Average document much shorter than the smoke corpus (~10 lines per ticket on average). **Token basis:** ~1 to 2 chunks per document (~25K to 50K tokens per document at the same per-chunk rates), not the smoke-corpus ~100K. Annual change rate 60 percent (assumes ticket creation and closure churn). Dollar figures below are illustrative on this reduced shape; re-derive from your own measured chunk count before budgeting.

| Cost line | Gemini 2.5 Flash | Sonnet 4.6 |
|---|---:|---:|
| One-time backfill (200,000 docs, list) | ~$5,000 to ~$8,000 | ~$40,000 to ~$65,000 |
| Annual delta-ingest (120,000 docs / year) | ~$3,000 to ~$5,000 / year | ~$24,000 to ~$40,000 / year |
| Total year-1 cost at list | ~$8,000 to ~$13,000 | ~$64,000 to ~$105,000 |

This corpus shape benefits from extractor breadth more than the Confluence example because per-document text is shorter and a wider entity index covers more of it.

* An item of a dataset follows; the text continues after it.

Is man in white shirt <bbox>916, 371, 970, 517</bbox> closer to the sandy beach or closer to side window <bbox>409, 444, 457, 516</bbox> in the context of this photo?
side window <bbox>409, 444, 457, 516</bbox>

The Gemini Flash advantage probably widens. The exact ratio is a re-measurement on your own ticket corpus, not a projection.

### What these examples are not

These are list-price calculations at the per-100-document shape measured on the smoke corpus described in the main report's §03. Enterprise contract pricing through DIAL or any other gateway will shift absolute magnitudes. Real ticket corpora have higher entropy than mixed-prose knowledge-base notes; real Confluence exports include attached PDFs and code blocks that ingest differently. The numbers above are the calculator output you bring to a budget conversation; the real figure your team should plan against comes from re-running the smoke rubric on a 20-document subset of your own corpus first.